One off-putting distraction is that the film’s symbolism is rather heavy-handed. Just as Vittorio molds gold into emaciated and lightweight figurines in his work as a goldsmith, so Vittorio similarly attempts to mold Sonia.

Vittorio’s heavily-barred and isolated homes are visual reminders that Vittorio is attempting to control and imprison Sonia.

Other obvious examples include Vittorio’s “don’t ever disappear” plea to a starving Sonia as well as the wordless lingering scenes of Sonia at work as a nude art-school model, emphasizing the body as object.

In one reclining pose, she is even paired with a skeleton in similar position!

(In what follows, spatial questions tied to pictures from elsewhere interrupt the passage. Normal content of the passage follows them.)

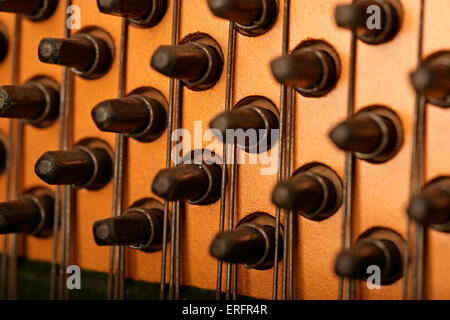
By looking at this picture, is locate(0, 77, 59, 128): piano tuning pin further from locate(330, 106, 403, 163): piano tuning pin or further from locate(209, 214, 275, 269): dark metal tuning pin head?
locate(330, 106, 403, 163): piano tuning pin

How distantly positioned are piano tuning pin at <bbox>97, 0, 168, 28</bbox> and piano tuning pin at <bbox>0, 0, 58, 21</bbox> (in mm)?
153

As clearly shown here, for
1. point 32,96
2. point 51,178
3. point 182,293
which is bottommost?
point 182,293

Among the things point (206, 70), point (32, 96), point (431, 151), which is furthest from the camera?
point (32, 96)

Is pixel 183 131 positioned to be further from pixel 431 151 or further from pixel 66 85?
pixel 431 151

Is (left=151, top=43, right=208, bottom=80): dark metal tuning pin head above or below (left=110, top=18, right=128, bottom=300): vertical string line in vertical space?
above

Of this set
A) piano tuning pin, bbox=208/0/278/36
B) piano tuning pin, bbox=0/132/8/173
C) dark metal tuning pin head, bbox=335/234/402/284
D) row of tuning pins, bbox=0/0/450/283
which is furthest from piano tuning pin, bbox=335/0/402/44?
piano tuning pin, bbox=0/132/8/173

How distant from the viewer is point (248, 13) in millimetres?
752

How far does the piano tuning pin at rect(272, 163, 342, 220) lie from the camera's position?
2.26 feet

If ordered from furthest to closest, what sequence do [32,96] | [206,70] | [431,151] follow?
1. [32,96]
2. [206,70]
3. [431,151]

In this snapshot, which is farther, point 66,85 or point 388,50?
point 66,85

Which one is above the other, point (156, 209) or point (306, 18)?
point (306, 18)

Where the film succeeds is in its more subtle depiction of the physical and psychological consequences of semi-starvation.

An emaciated Sonia collapses on a dance floor, can no longer concentrate at work, and experiences perceptual abnormalities – mistaking onions for chicken drumsticks. She begins to continuously weigh her self, precisely charting weights on an oversized graph, and to secretly forage for and hide food. Ultimately she engages in an uncontrolled binge-eating episode.

The most powerful and uncomfortable aspects of the film are viewing the quiet brutality of Sonia and Vittorio’s abusive relationship.

Interspersed between moments of apparent mutual affection and support, it is a calmly menacing Vittorio who – with escalating mistrust and surveillance – increasingly limits Sonia’s access to food and medical attention and who rages when transgressions occur.

Why their relationship continues is not obvious. Clearly Vittorio has significant psychopathology, perhaps partly influenced by the nature of his inherited profession.

We learn early in the film he has been seeing a psychiatrist for some time and has been preoccupied with finding a woman that meets his vision of a perfect body. And for Vittorio, thinner means purer; an ideal woman’s body, like gold, needs to be distilled of all impurities.

Although he acknowledges he would like a woman with a body and mind, Vittorio seems unable to resist his obsession and his need to orchestrate Sonia’s transformation.

The biggest mystery is why poor Sonia appears to willingly submit to Vittorio’s increasing tyranny.

She seems otherwise psychologically healthy, with rewarding work, colleagues that appear friendly, and a very positive relationship with a loving brother.

We do get a fleeting glimpse of a mildly insecure woman during the first date as well as a moment of self-doubt when she views a thinner female bather.

Responding to Vittorio’s leading question, she also agrees to being pleased when she sheds some initial weight. It’s also possible her work as a model could be a predisposing factor for an eating disorder. Yet there are no other clues as to why her self-esteem is so vulnerable that she continues to submit to Vittorio’s control despite starvation and increasingly palpable self-disgust, despair and misery.

In fairness, Sonia’s first reaction to Vittorio’s critical bluntness about her appearance was that she should immediately leave yet she quickly submits to Vittorio’s quietly insistent persuasion.

The power of First Love is that the viewing experience lingers and one continues to wonder about the director’s intention.

Is this a film primarily about abuse, and the collusion that can occur between a submissive slave and dominant master? And is its intention to highlight the very real difficulties of leaving an abusive relationship?

With this interpretation, the eating disorder is secondary. If not food, another focus of control could have been substituted without distorting the film’s central theme.

Or is Vittorio’s obsession with control part of an imaginative and composite depiction of anorexia nervosa.

Although anorexia nervosa is now recognized to have a multifactorial etiology, Baruch and others have emphasized the importance of control over one’s body in this disorder, particularly in the service of self-mastery and autonomy.

Bearing in mind the theme of the mind-body dualism that permeates the film; perhaps Vittorio is meant to represent the cognitive aspects of anorexia while Sonia represents the disorder’s bodily or physical manifestations. Hence the inseparable nature of their relationship.

Regardless of the director’s intent or viewer’s interpretation, the extremely well-acted First Love is an unsettling, brooding and malevolent portrait of a couple’s intense relationship, and well worth seeing.